### EXTRAIT
┄┄┄┄┄┄┄┄┄┄

Et après ? Quand la mission continue au retour

 

On parle souvent du départ, de la découverte, des premiers pas dans une culture nouvelle, mais beaucoup moins du moment où l’on revient. Ce retour, on l’attend avec impatience : retrouver les proches, reprendre ses marques, partager ce que l’on a vécu. Pourtant, très vite, une autre réalité se fait sentir : rien n’est tout à fait comme avant.

Pendant quelques mois ou une année et plus, la mission a été un rythme, une manière de vivre, une école de relations. On s’est laissé transformer par des rencontres, des visages, des défis. Et soudain, tout cela semble loin : on rentre dans un monde qui n’a pas bougé, alors que nous, nous avons changé.

Ce passage du « là-bas » au « ici » n’est pas toujours simple : on se sent parfois décalé, avec le cœur encore suspendu entre deux mondes. Mais il est aussi d’une incroyable richesse. Car ce moment charnière est l’occasion de relire ce qui a été vécu, de découvrir ce que la mission a laissé en nous et de voir comment ces graines portent du fruit dans une nouvelle étape de vie.

La mission ne s’arrête pas au jour du retour : elle continue, autrement. Parfois plus discrète, mais tout aussi féconde. Et c’est de cette suite, souvent méconnue et pourtant essentielle, dont nous voulons parler ici : comment faire de ce temps du retour un prolongement de la mission, une autre manière de servir et de grandir ?

 

L’épreuve du retour

On s’imagine souvent que le plus difficile, c’est de partir : quitter ses repères, sa famille, son confort. Mais ceux qui sont déjà revenus le savent : le retour peut être encore plus déroutant que le départ.

Les premiers instants sont trompeurs : on retrouve ses proches, sa maison, ses habitudes, tout semble familier. Pourtant, au fond de soi, quelque chose a changé. La vie reprend son rythme habituel, mais on ne la perçoit plus de la même manière. Les rues paraissent plus rapides, les conversations plus superficielles, les soucis quotidiens parfois dérisoires. C’est comme si deux mondes se superposaient : celui que l’on a quitté et celui que l’on retrouve, sans réussir à passer complètement de l’un à l’autre.

┄┄┄┄┄┄┄┄┄┄

### CONSIGNE 1
Reproduisez mot pour mot la partie du texte sur le retour de mission qui s'ouvre sur les mots contenant « Pendant quelques mois » et se clôt sur « étape de vie. ».
### CONSIGNE 2
Reprenez le texte sur le retour de mission à la suite de sa dernière phrase et poursuivez-le.

### DONNÉES ENREGISTRÉES
┄┄┄┄┄┄┄┄┄┄

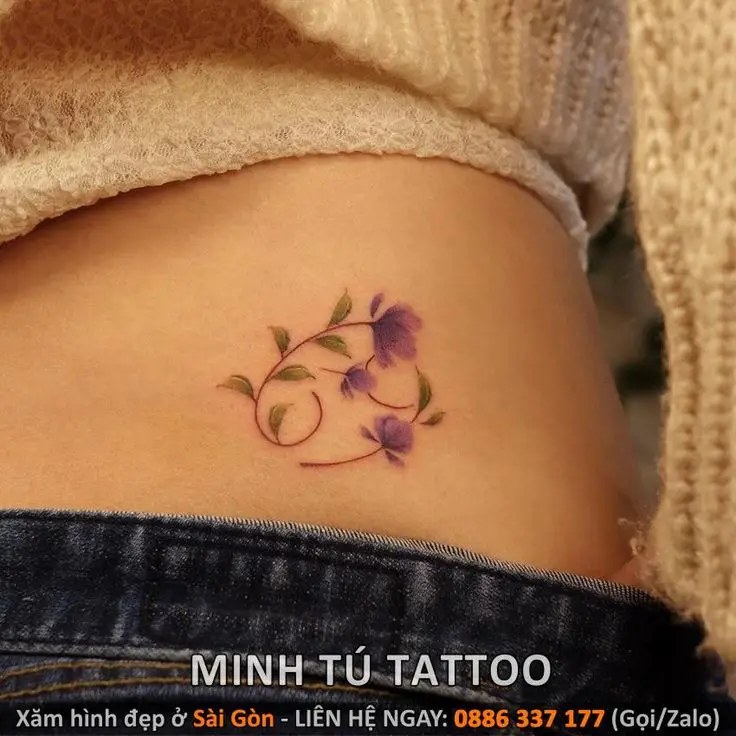 Những Hình Xăm Sau Lưng Đẹp Cho Nữ 2023 60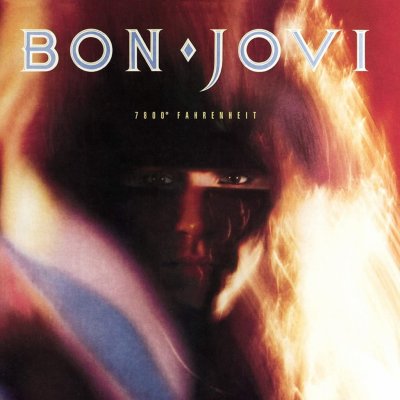 Bon Jovi - 7800 Fahrenheit LP – Hledejceny.cz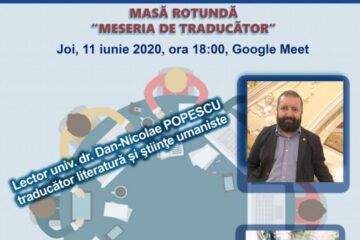 Masa Rotundă „Meseria de Traducător” la Universitatea ”Ștefan cel Mare”, în cadrul Proiectului Rose Mirages FLSC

┄┄┄┄┄┄┄┄┄┄

### RÉPONSE 1
Pendant quelques mois ou une année et plus, la mission a été un rythme, une manière de vivre, une école de relations. On s’est laissé transformer par des rencontres, des visages, des défis. Et soudain, tout cela semble loin : on rentre dans un monde qui n’a pas bougé, alors que nous, nous avons changé.

Ce passage du « là-bas » au « ici » n’est pas toujours simple : on se sent parfois décalé, avec le cœur encore suspendu entre deux mondes. Mais il est aussi d’une incroyable richesse. Car ce moment charnière est l’occasion de relire ce qui a été vécu, de découvrir ce que la mission a laissé en nous et de voir comment ces graines portent du fruit dans une nouvelle étape de vie.

### RÉPONSE 2
Ce décalage peut être déstabilisant. Pendant la mission, tout était clair : on savait pourquoi on était là, on vivait au rythme d’une communauté, on apprenait à s’adapter. Chaque jour apportait son lot de défis, de joies et de rencontres. De retour chez soi, cette intensité retombe. On a parfois l’impression que l’élan s’est coupé net, et on se demande : « Que vais-je faire de tout ça ?  »

Ce temps de flottement n’a rien d’anormal, il est même tout à fait naturel. Il marque la transition entre un temps fort et la reprise d’une vie ordinaire, que l’on voit désormais avec des yeux différents. Il peut y avoir une forme de nostalgie, voire de solitude : on voudrait raconter ce qu’on a vécu, mais comment faire comprendre ce qui a été si fort ? Comment décrire ou exprimer l’odeur d’un village, le sourire d’un enfant, la pauvreté qui ne se mesure pas seulement en chiffres ?

Beaucoup de volontaires témoignent de ce moment comme d’une traversée “du désert”. Une étape où tout semble silencieux, mais où germe en profondeur une question nouvelle : « Comment je veux vivre, maintenant ? ». C’est là que commence un travail intérieur : relire, donner du sens, et trouver comment faire de tout ce qui a été reçu une force pour la suite. Car, derrière la difficulté du retour, se cachent souvent des qualités, des talents, des élans reçus en mission parfois à peine perçus qui ne demandent qu’à être redécouverts et cultivés.

Quand on prend le temps d’ouvrir les yeux, on réalise que la mission a laissé bien plus qu’un souvenir : elle a façonné une manière d’être, un regard, une boussole intérieure. Et c’est cela qui va peu à peu se révéler.

 

Ce que la mission laisse en soi

Peu à peu, quand le tourbillon du retour s’apaise et que les repères reviennent, une évidence s’impose : on ne revient jamais vraiment en étant le même. La mission n’est pas une simple parenthèse ; elle devient une empreinte, une façon nouvelle d’habiter le monde.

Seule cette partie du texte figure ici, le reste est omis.